▶ WHAT TO DO: Your answer must be an exact copy of the listing that follows, with all pictures omitted.

▶ RECORDS FOR THE TASK:
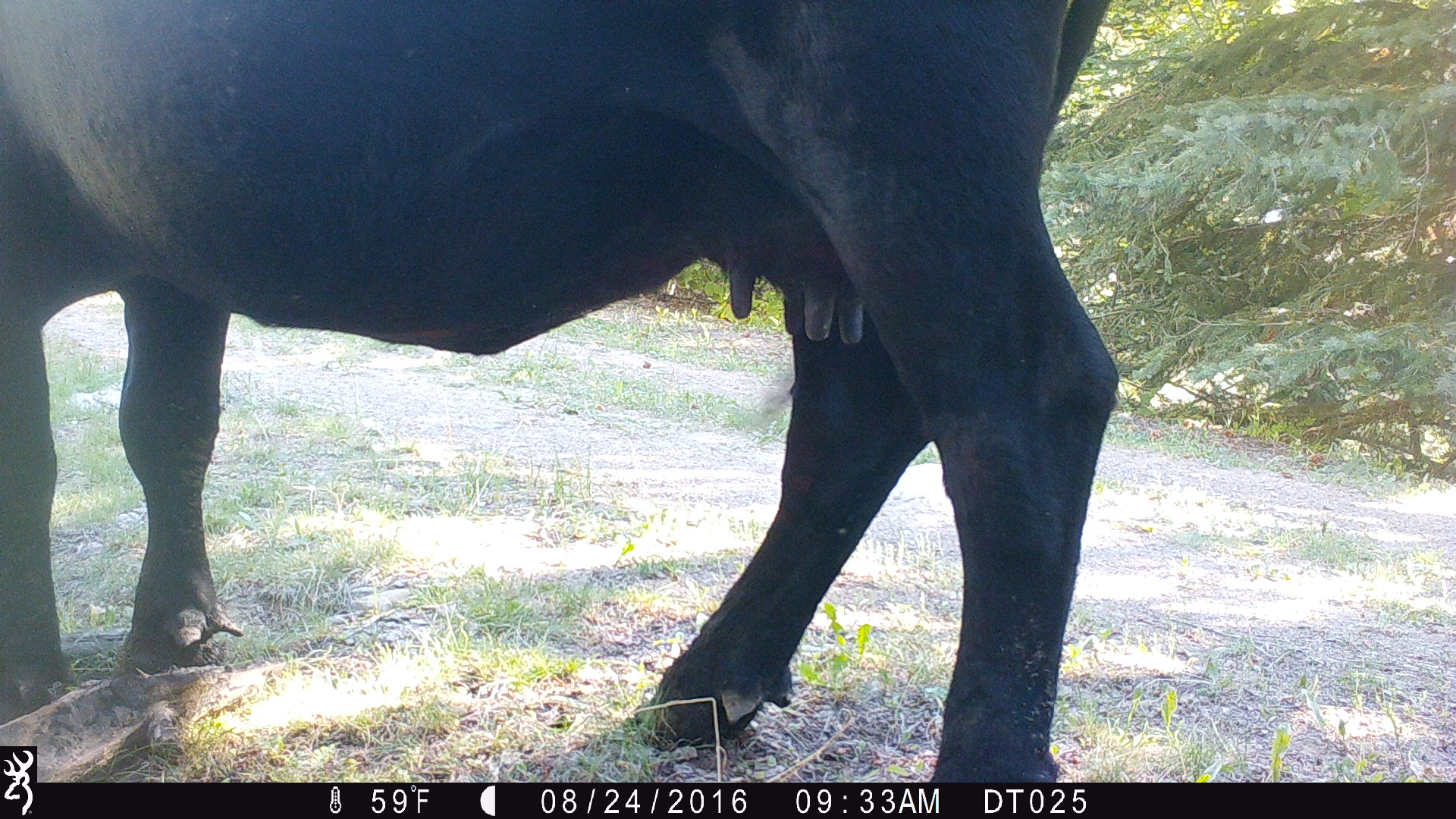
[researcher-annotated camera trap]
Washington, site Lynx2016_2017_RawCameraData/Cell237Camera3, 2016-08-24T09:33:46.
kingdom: Animalia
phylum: Chordata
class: Mammalia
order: Artiodactyla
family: Bovidae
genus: Bos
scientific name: Bos taurus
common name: domestic cattle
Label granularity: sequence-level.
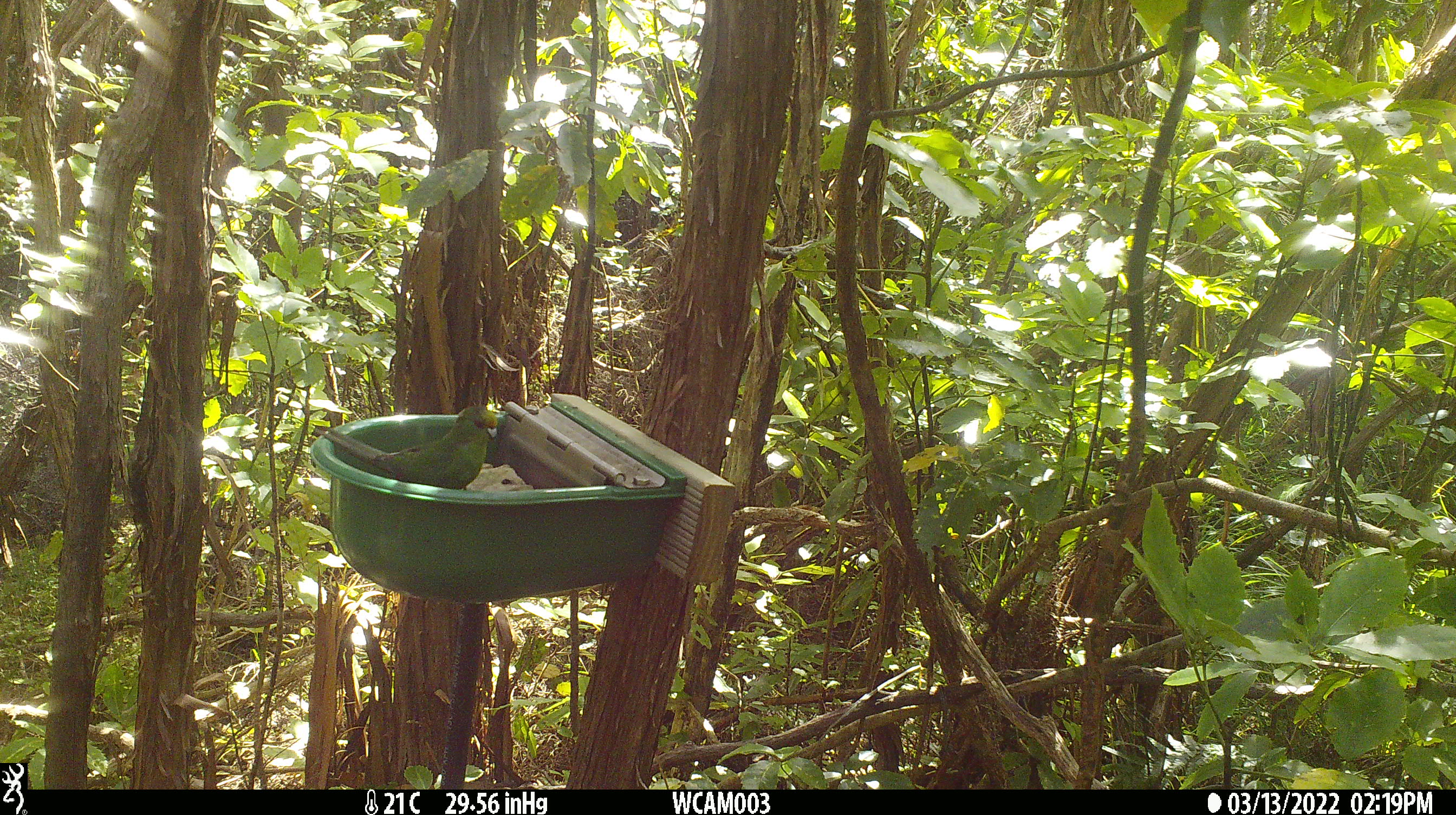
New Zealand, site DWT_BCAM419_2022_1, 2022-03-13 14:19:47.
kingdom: Animalia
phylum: Chordata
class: Aves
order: Psittaciformes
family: Psittaculidae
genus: Cyanoramphus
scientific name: Cyanoramphus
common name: parakeet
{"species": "parakeet (Cyanoramphus)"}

▶ REPLY TO THE TASK:
[researcher-annotated camera trap]
Washington, site Lynx2016_2017_RawCameraData/Cell237Camera3, 2016-08-24T09:33:46.
kingdom: Animalia
phylum: Chordata
class: Mammalia
order: Artiodactyla
family: Bovidae
genus: Bos
scientific name: Bos taurus
common name: domestic cattle
Label granularity: sequence-level.
New Zealand, site DWT_BCAM419_2022_1, 2022-03-13 14:19:47.
kingdom: Animalia
phylum: Chordata
class: Aves
order: Psittaciformes
family: Psittaculidae
genus: Cyanoramphus
scientific name: Cyanoramphus
common name: parakeet
{"species": "parakeet (Cyanoramphus)"}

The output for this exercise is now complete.